Observer article on Jake Fernandez lecture

Author: Selena Ponio

From the Observer article:

Artist and filmmaker Jake Fernandez gave a lecture in the Riley Hall of Art and Design about his artistic journey and current projects Wednesday.

Fernandez was born in Havana, Cuba, and received degrees from the University of Florida and the University of South Florida. He is best known for his durational art — artistic pieces that have implications of work done over time.

Kathryne Robinson | The Observer

“I have worked on things for 10, 20 and 30 years … building on one particular aspect or concept over a long period of time,” Fernandez said.

Fernandez talked about how his journey as an artist began in his early childhood and how he became aware of the power of provocation and two-dimensional work at an early age.

“My very first impression of the power of 2-D work was this very small black and white picture of Elvis Presley … in one of the national magazines,” Fernandez said. “It appeared almost animated.”

He said in high school the constant repetition of painting still-life pieces gave him an understanding of technique at a young age.
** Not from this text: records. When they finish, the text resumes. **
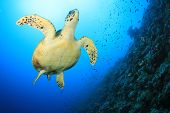 stock photo of hawksbill turtle  - Hawksbill Sea Turtle swims over coral reef - JPG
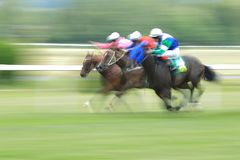 Horse racing in Chuchle. TRM prix in horse racing in Prague held on 25.6.2018, Czech Republic royalty free stock photo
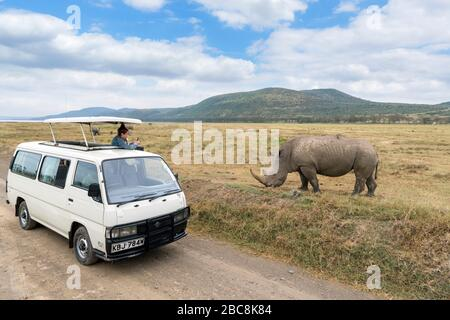 Tourist in a safari van taking photographs of a white rhinoceros (Ceratotherium simum), Lake Nakuru National Park, Kenya, Africa - Stock Photo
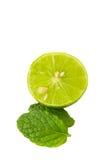 Зеленая известка сочная и мята на белой предпосылке Стоковое Фото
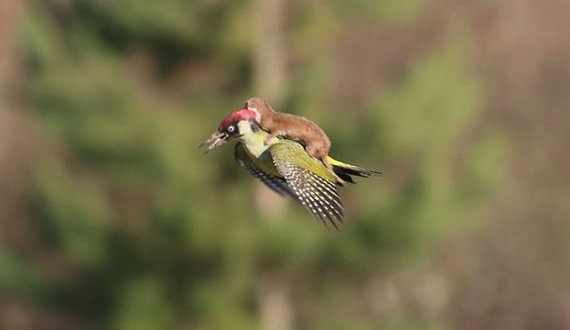 01-weasel_riding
He said it was intuition that led to the realization of his desire to become an artist.

“I don’t know that was something I strived for,” Fernandez said. “There was very little there to encourage me. I just had this feeling that that’s what I should be doing.”

He said musicians and their styles of music had more of an influence on him than artists and painters due to the complexity and understatement of their work.

“I would work in layers, one layer over the other, like [musician] Les Paul used to do with his multi-track recording,” Fernandez said.

During the premature years of his career, Fernandez worked exclusively with texture and black and white. He said he restricted himself to black and white for five years because he believed “color starts to immediately define forms” and he wanted to tackle certain layers individually.

“I decided to strip everything down and start working at one level at a time and try to understand painting,” Fernandez said. “I started working with texture to try and understand how that particular track felt and how it fit with what it was that I wanted to say.”

Fernandez cited “plausible reality” as a recurring theme in his works and showed how most of his pieces displayed images that varied in appearance depending on the distance of the viewer. For example, his Hidden Mandala project conveys a pixilated effect from afar, but can be seen as a composition of squares of laminated wood when examined close-up.

“Your mind is the one that connects those dots … you’ll see it in a very individual way,” Fernandez said. “What you see has a lot to do with individual perception, what you bring to it.”

The artist said many of his pieces involve layers and collages, best seen in his duration art which is a fusion of concepts thought of years ago, and current ideas and perspectives. Remaining loyal to his early discovery of the power of provocation, Fernandez said he drew inspiration from parks in New York City and the Florida landscape to create collages and other forms of visual art.

“I was interested in finding places that were very ordinary,” Fernandez said. “[I wanted to] turn it into something that was visually exciting and not just common.”